先日、遊漁船「聯合号」への海上保安庁巡視船衝突事故がありました。台湾内部で日本側への非難が高まり、外務省は在台日本人に対して、異例の「在留邦人への注意喚起」が出されました。
私は生粋の日本人であり、日本国民ですから、尖閣諸島は日本領だと思っています。だからといって、台湾人が尖閣諸島を台湾領だと思っていることについて批判も非難するつもりはありません、むしろ当然のことだと思っています。

尖閣諸島の領有権問題、これは、何も日本と中国本土のみの問題ではなく、台湾も絡んでいます。
国家の基礎は、「人民・領土・主権」ですから、「領土」は非常にデリケートな話であるのみならず、どこかを譲れば他で係争している地域に関しても不利な外交を余儀なくされるわけで、元々難しいものなのです。
そもそも、北京と台北は、以前は「正統政府」の座を争っていたわけで、一方との国交樹立は他方の国交断絶を意味していました。

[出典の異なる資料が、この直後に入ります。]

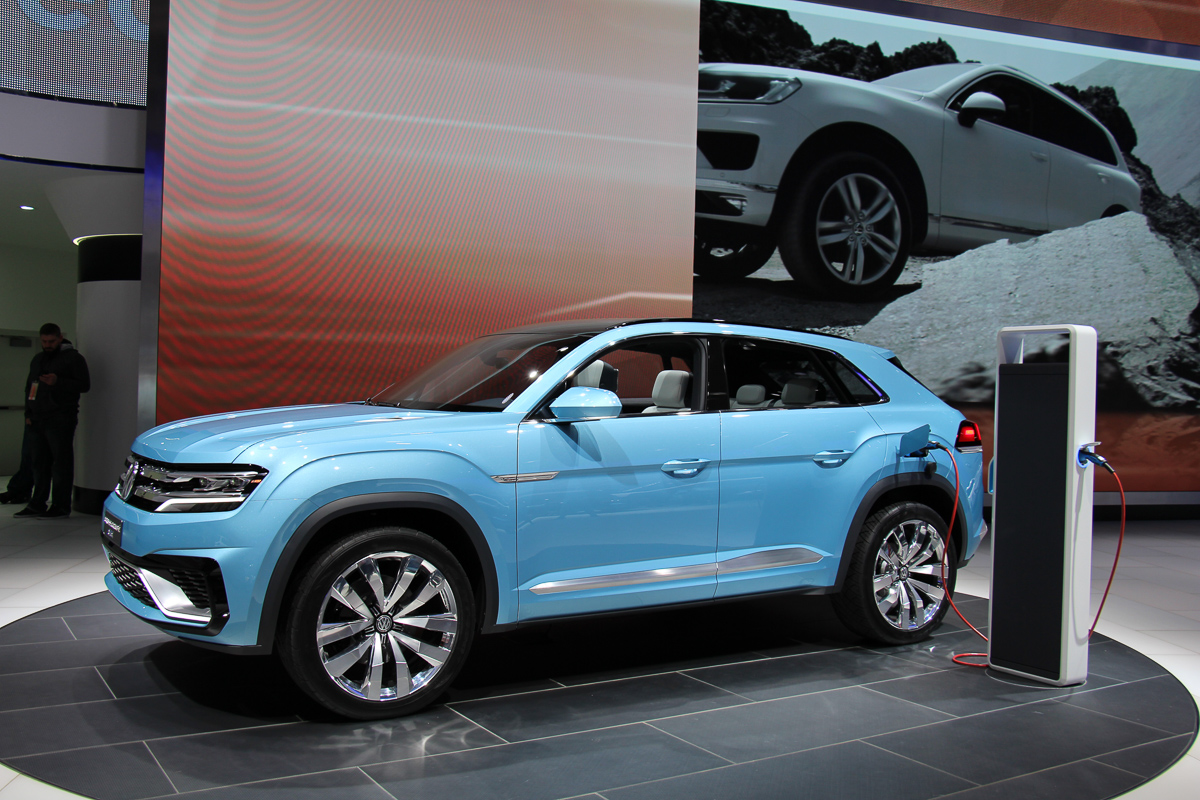 NAIAS-2015-Highlights-480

言い換えれば、台湾にしても、「中国全土を代表して国益を主張する」という立場であった以上、「日本と中国との領土問題」たる尖閣諸島問題は、双方とも「日本領ではない」という主張になるのは当然のことです。

今回の件において領土問題が浮上したのは、普通に国際感覚があれば、別に危機的状況でも何でもないのですが、今まで「台湾は極めて親日的」という「イメージ」と「実績」に甘えていた日本人にとっては、かなり衝撃的だったことでしょう。

台湾人の「親日」に対する認識を、日本人はもっと謙虚に受け止める必要があると思います。

台湾は、1895年の日清戦争講和条約『下関条約』で、日本に割譲され、その後台湾総督府を設置し、1945年に無条件降伏して施政権を喪失、1952年4月28日の『サンフランシスコ平和条約』で正式に領有権も喪失しました。一方、中国サイドからみると、1945年の終戦の後、再び国共内戦が勃発し、1949年、国民政府軍が共産軍に追われて台湾に逃亡。そこで政府機能を構築し、今日に至っています。と、ここまでは教科書レベルの歴史ですね。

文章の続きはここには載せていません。